**INSTRUCTIONS TO FOLLOW:** Reproduce from the records below, with no pictures, exactly the lines between the one containing "Cúc Tịnh Y với" and the one containing "Invited a stranger", inclusive.
==== DATA SUPPLIED
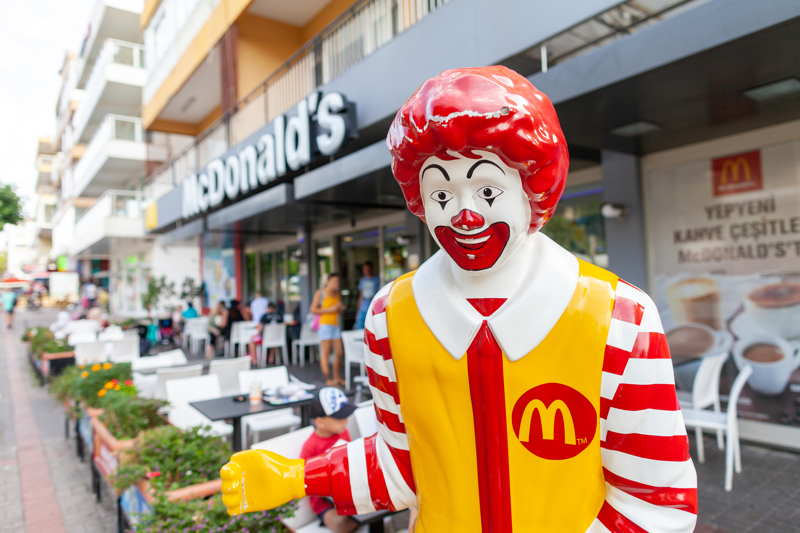mcdonalds clown outside restaurant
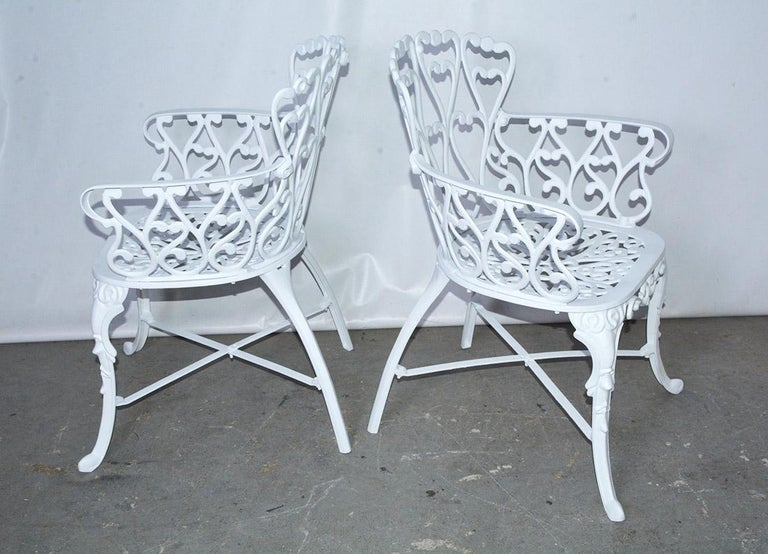 Victorian Style Five-Piece Garden Dining Table and 4 Chairs In Good Condition For Sale In Great Barrington, MA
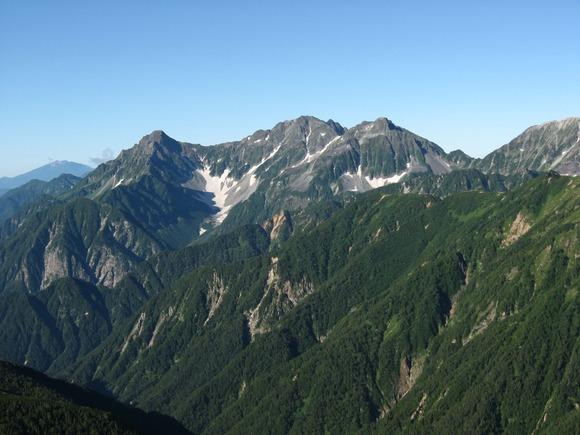 【北アルプス】岳沢登山道で遭難の男子高校生を救助 下山中に転倒し腰を骨折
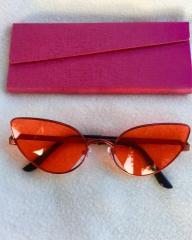 Красные солнцезащитные очки лисички Fendi Узкие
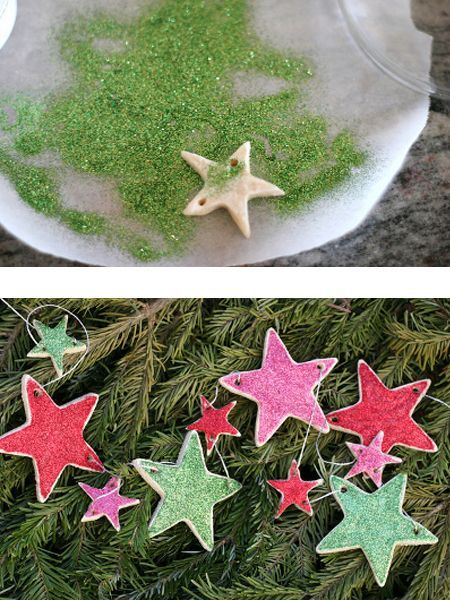 Готовые, уже высушенные изделия из соленого теста можно украсить блестками, нанеся их на слой клея. Сами фигурки можно вырезать формочками для печенья.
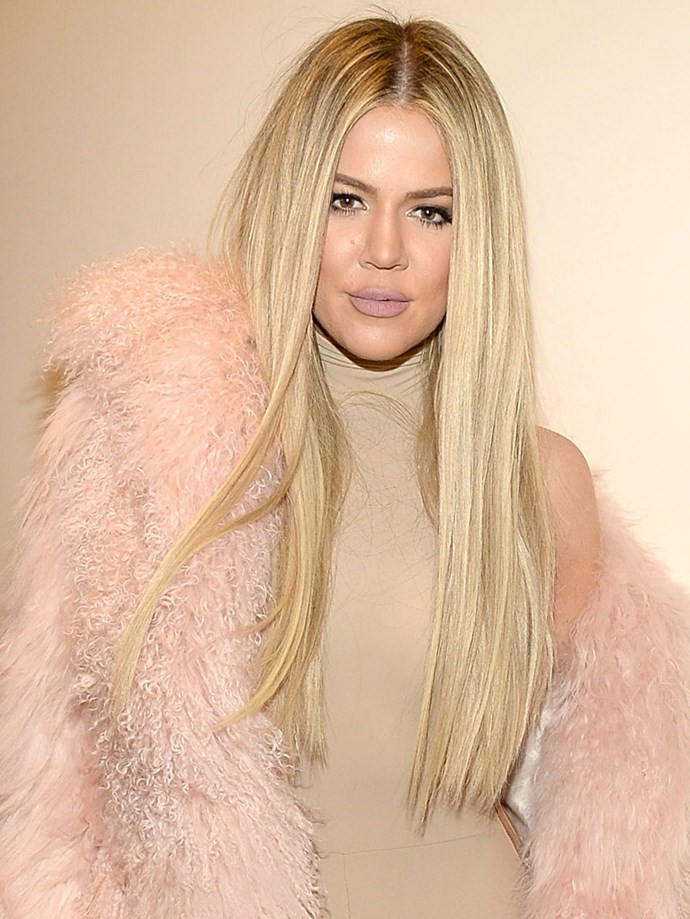 Laterz lob and *HELLO* long, blonde mane. We don't know how she did it, but boy oh boy, Khloé's hair looks good.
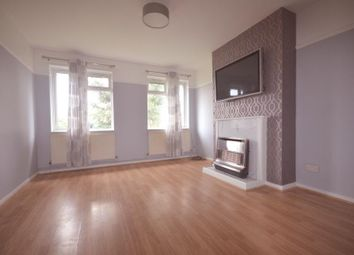 2 bed maisonette to rent in Eastern Avenue West, Romford RM6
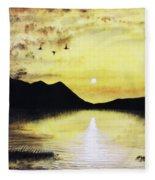 Silhouette Lagoon Fleece Blanket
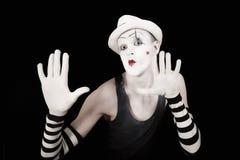 Imitieren Sie in gestreiften Handschuhen und im weißen Hut Lizenzfreies Stockbild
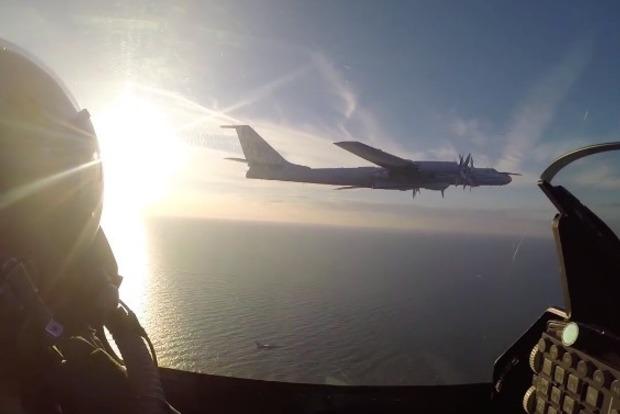 Истребители ВВС Дании перехватили российский бомбардировщик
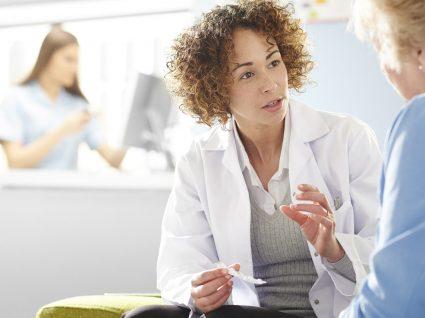 Médicos devem justificar quando idosos tomam mais de 5 medicamentos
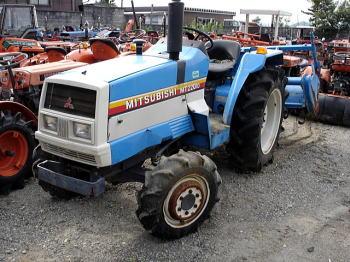 Top Five D2050 Mitsubishi Tractor / Fullservicecircus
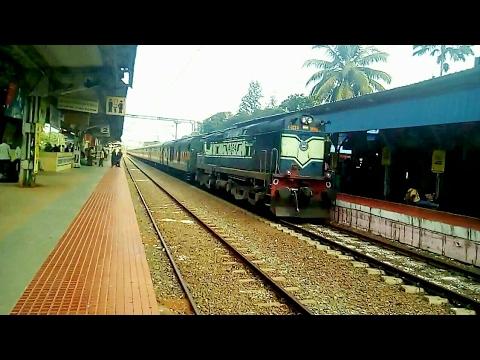 Yesvantpur Kochuveli Garib rath arrival & announcement at Chengannur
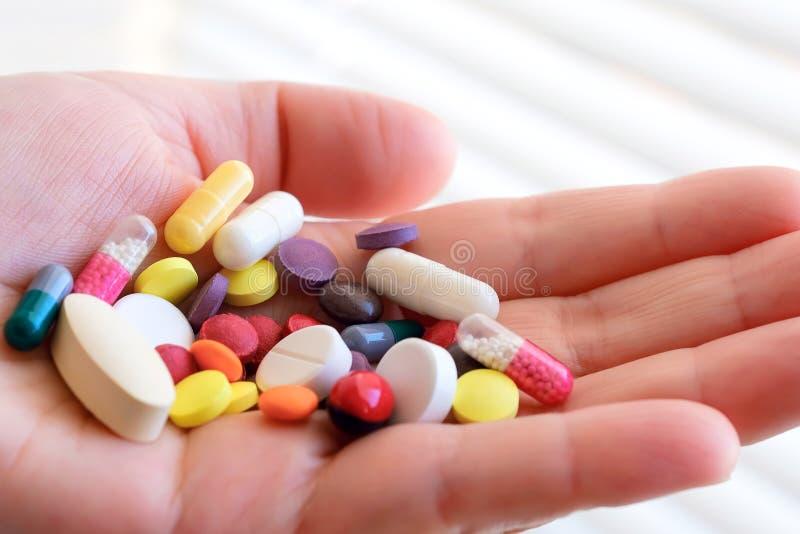 Biologisch-aktiver Zusatz Handvoll Pillen in seiner Hand Pharmakologie der Schattenproduktion placebo Das Problem der Fälschung stockbilder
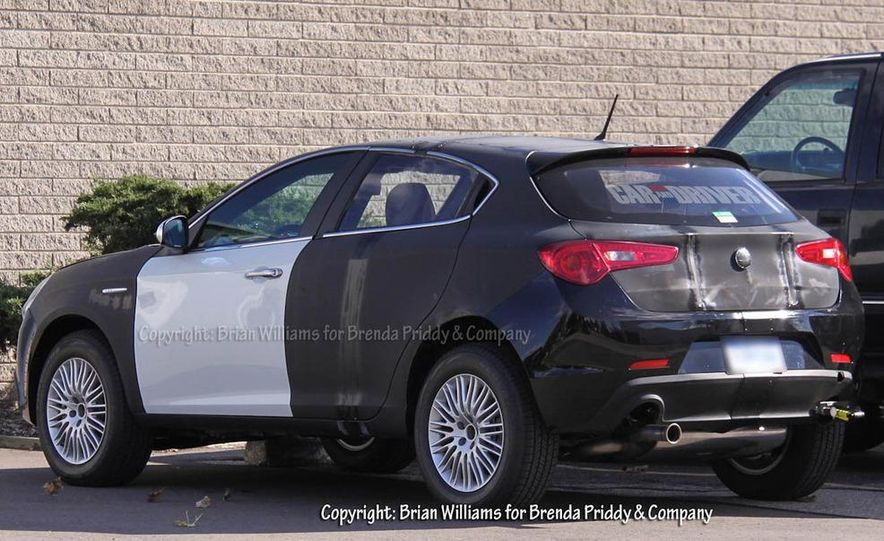 2014 Jeep Compass / Patriot (spy photo) - Slide 1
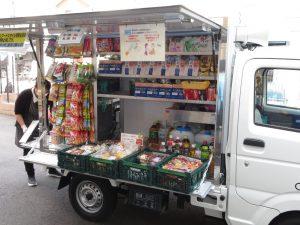 移動販売車にはところ狭しと様々な商品が陳列されています。 お弁当・パン・お菓子・・・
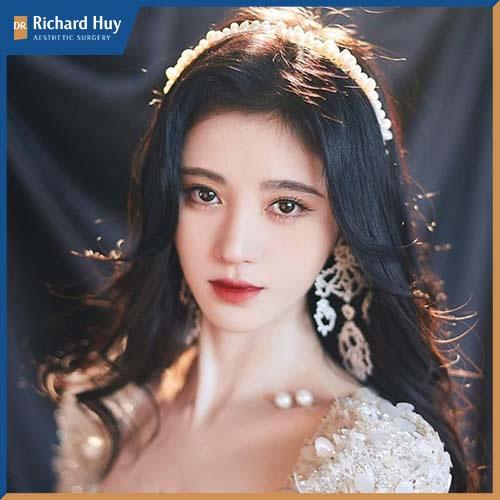 Cúc Tịnh Y với gương mặt dễ thương, trong sáng, là cái tên không thể thiếu trong cũng đã top 100 gương mặt đẹp.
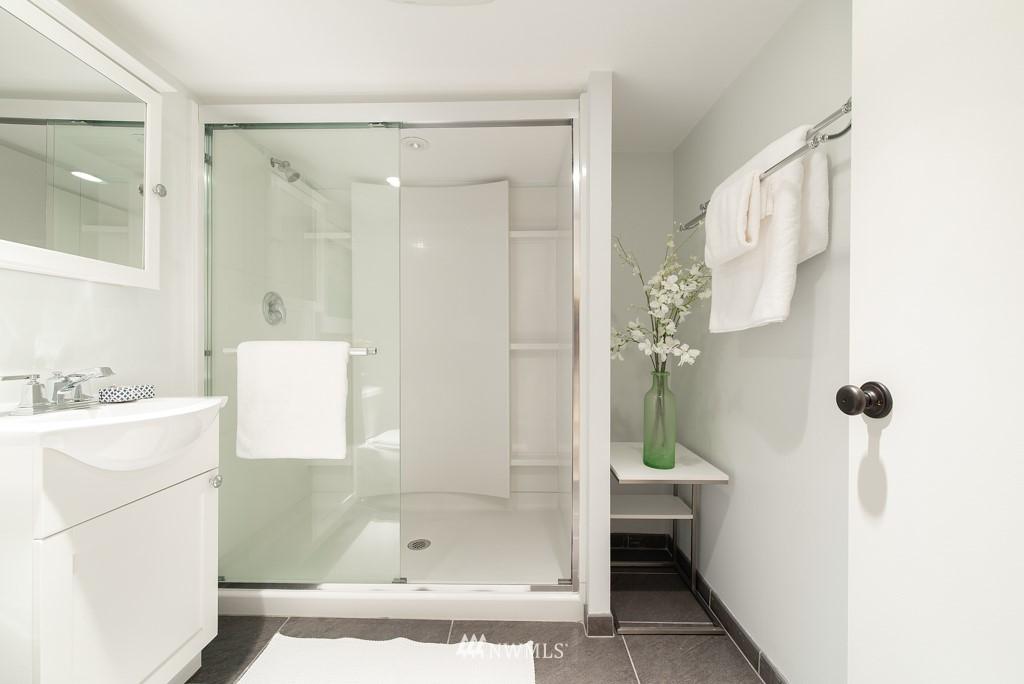 Sold Property | 227 22nd Avenue E Seattle, WA 98112 25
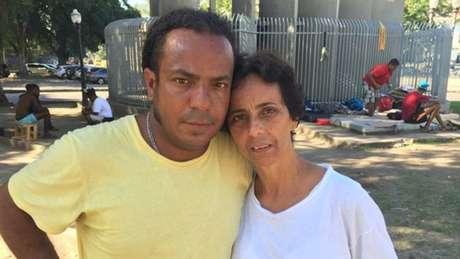 Jorge (ao lado da mulher, Silvia) nunca tinha se imaginado morando na rua, mas dificuldade em conseguir trabalho o deixou sem opções
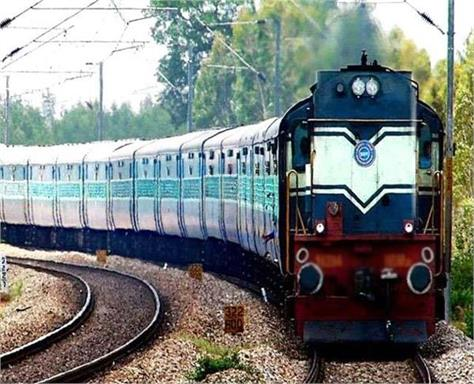 rewari fazilka via jaito train run on the railway track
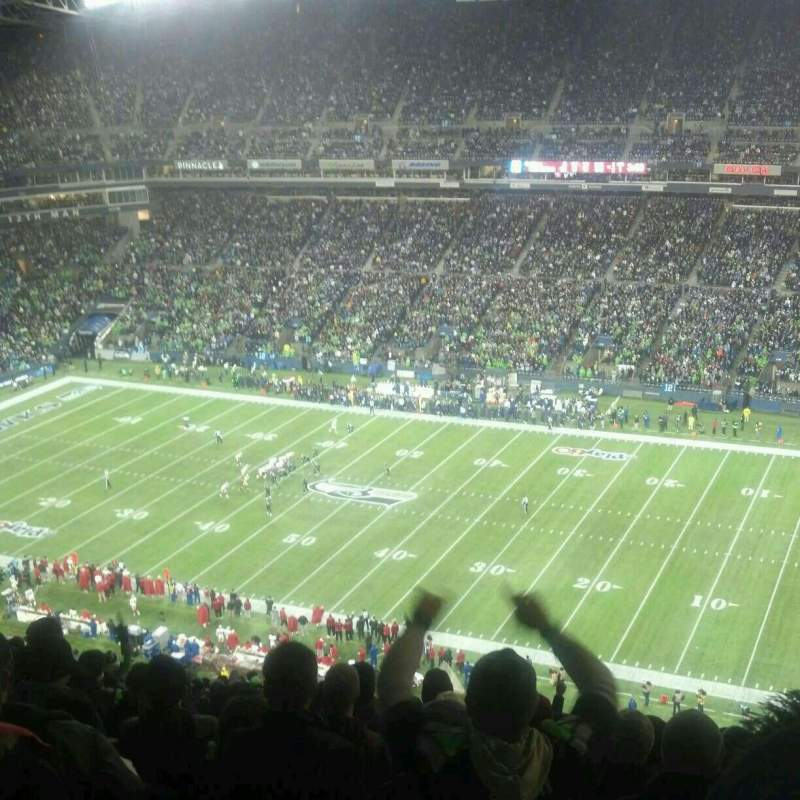 Seating view for CenturyLink Field Section 305 Row EE Seat 16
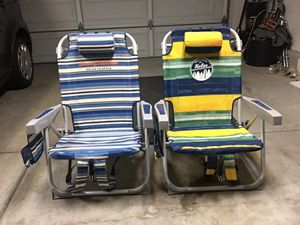 Tommy bahama backpack beach chairs for Sale in San Diego, CA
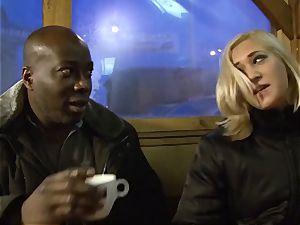 Invited a stranger cuckold trainer to pummel blondie wife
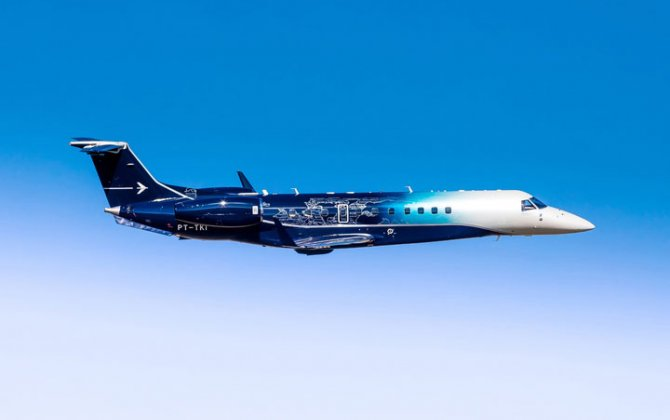 Embraer's unique Legacy 650E paint scheme made a splash at LABACE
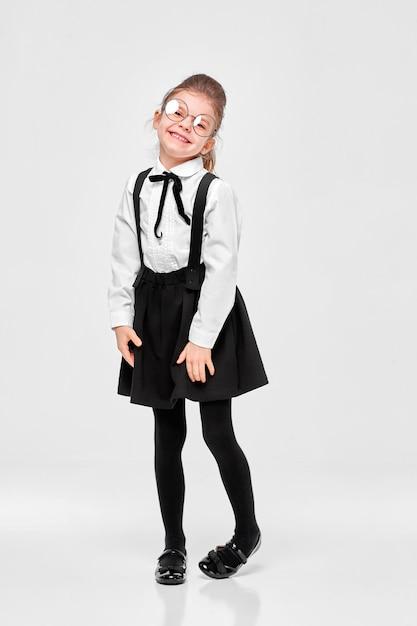 制服を着た素敵な魅力的な素敵な学校の女の子 Premium写真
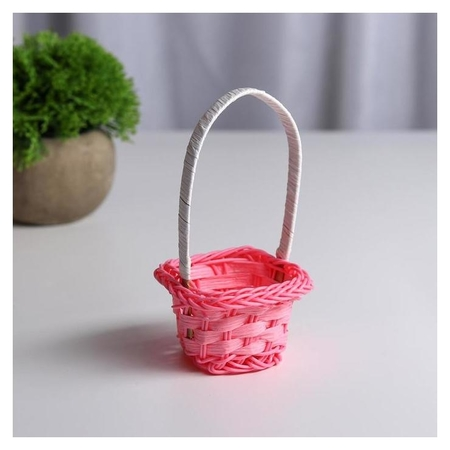 Миниатюра кукольная - корзинка, цвет розовый  NNB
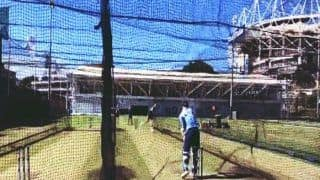 India vs Australia 2018: David Warner Facing Josh Hazlewood, Pat Cummings in the Nets at SCG Ahead of 3rd T20I, Justin Langer Plays Umpire | WATCH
========
**RESULT:**
 Cúc Tịnh Y với gương mặt dễ thương, trong sáng, là cái tên không thể thiếu trong cũng đã top 100 gương mặt đẹp.
 Sold Property | 227 22nd Avenue E Seattle, WA 98112 25
 Jorge (ao lado da mulher, Silvia) nunca tinha se imaginado morando na rua, mas dificuldade em conseguir trabalho o deixou sem opções
 rewari fazilka via jaito train run on the railway track
 Seating view for CenturyLink Field Section 305 Row EE Seat 16
 Tommy bahama backpack beach chairs for Sale in San Diego, CA
 Invited a stranger cuckold trainer to pummel blondie wife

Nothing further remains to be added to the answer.